*PROBLEM DESCRIPTION*: Quote word for word the lines starting at the line with "Tarjeta del día" and ending at the final line of the entries. Leave out any pictures.

Top of SUPPLIED MATERIAL

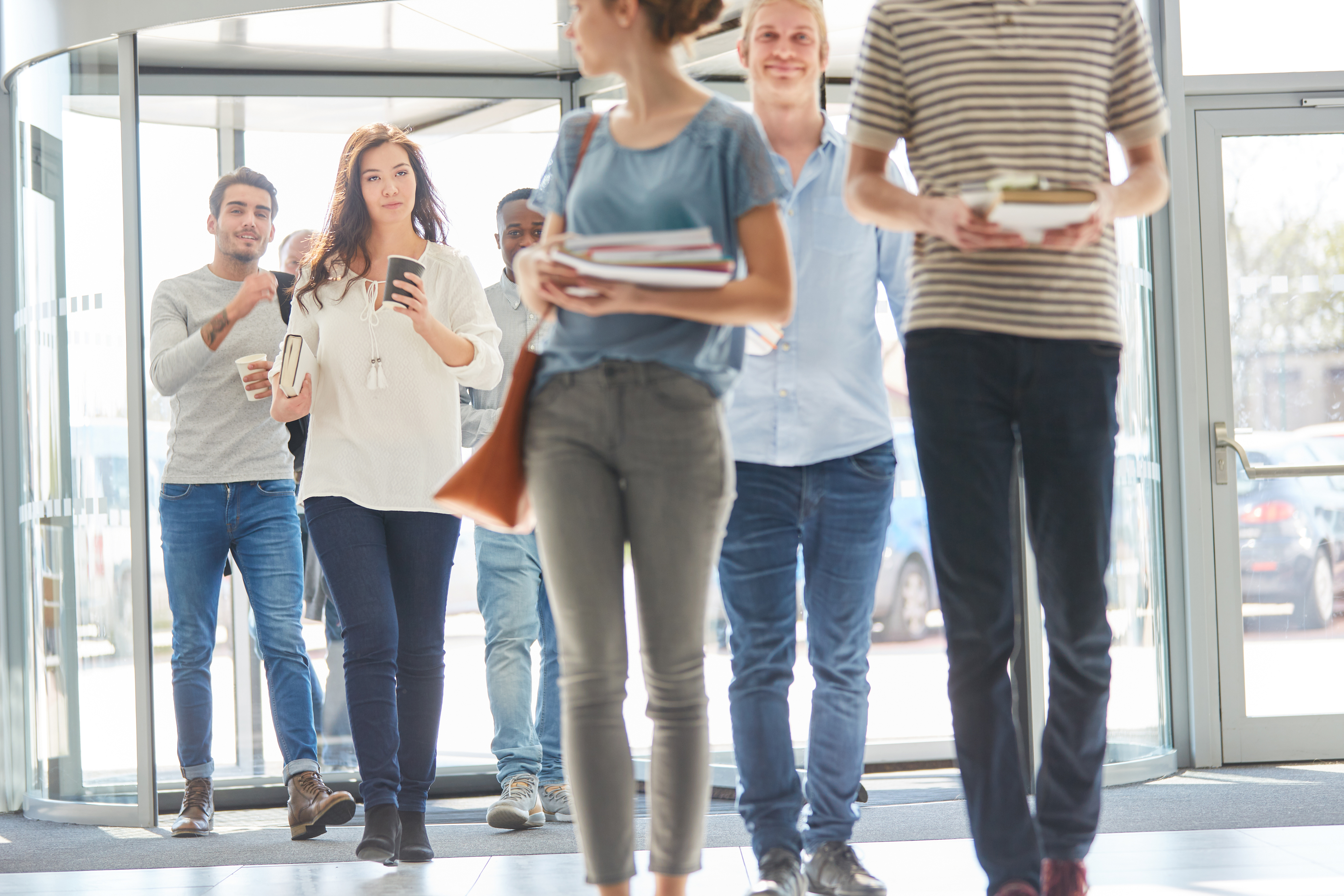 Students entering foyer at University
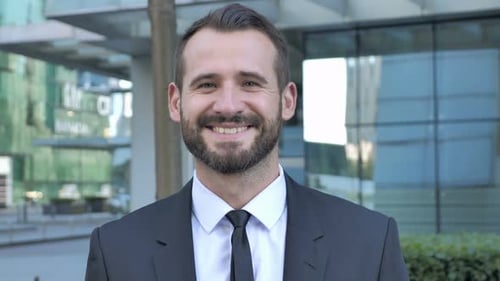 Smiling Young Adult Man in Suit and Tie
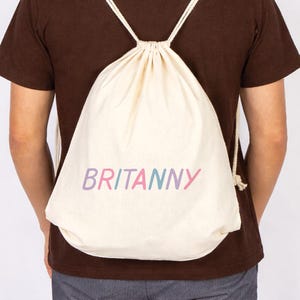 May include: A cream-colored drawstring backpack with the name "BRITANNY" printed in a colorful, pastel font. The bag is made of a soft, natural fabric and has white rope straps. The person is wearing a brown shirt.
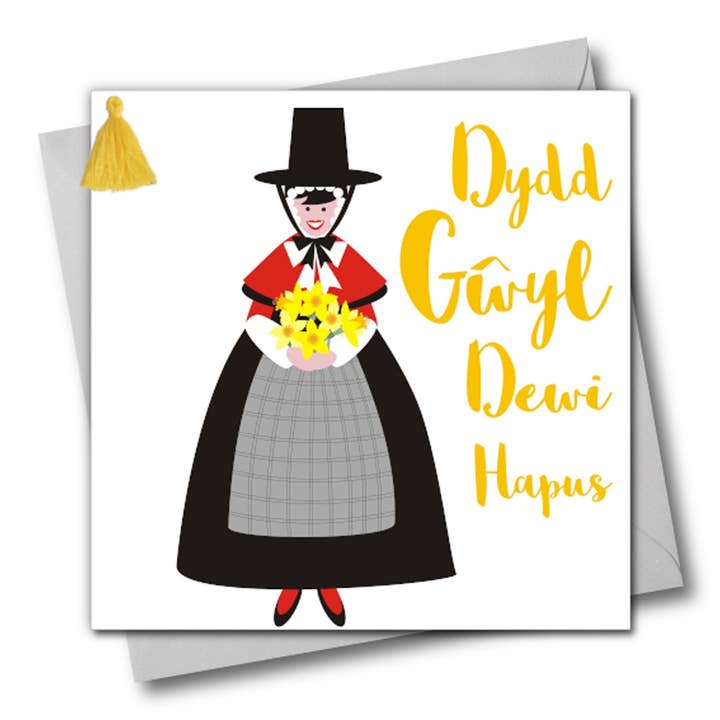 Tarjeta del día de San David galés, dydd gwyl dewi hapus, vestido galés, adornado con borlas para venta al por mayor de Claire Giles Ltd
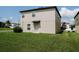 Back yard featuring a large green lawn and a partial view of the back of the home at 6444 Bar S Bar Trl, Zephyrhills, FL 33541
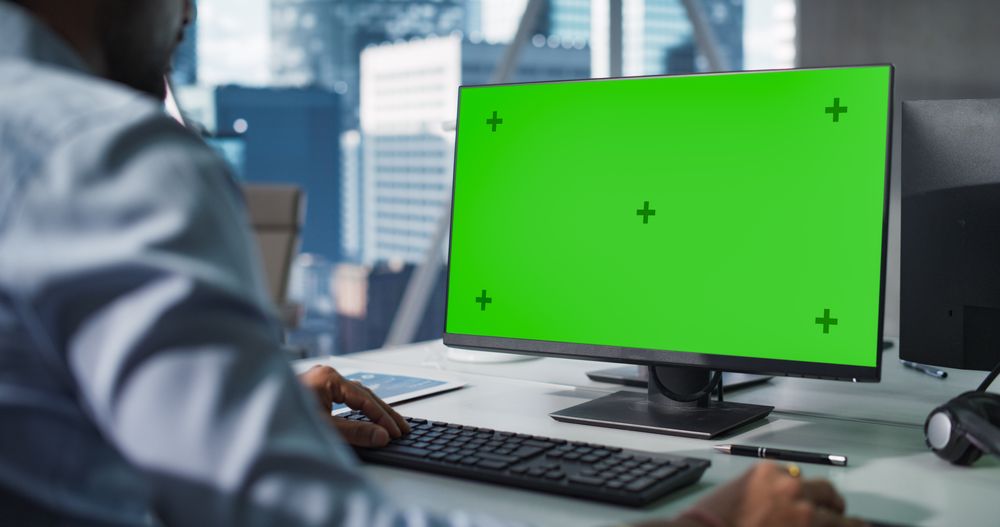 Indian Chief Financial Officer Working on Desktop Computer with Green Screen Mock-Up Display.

Bottom of SUPPLIED MATERIAL

*EXPECTED ANSWER*:
 Tarjeta del día de San David galés, dydd gwyl dewi hapus, vestido galés, adornado con borlas para venta al por mayor de Claire Giles Ltd
 Back yard featuring a large green lawn and a partial view of the back of the home at 6444 Bar S Bar Trl, Zephyrhills, FL 33541
 Indian Chief Financial Officer Working on Desktop Computer with Green Screen Mock-Up Display.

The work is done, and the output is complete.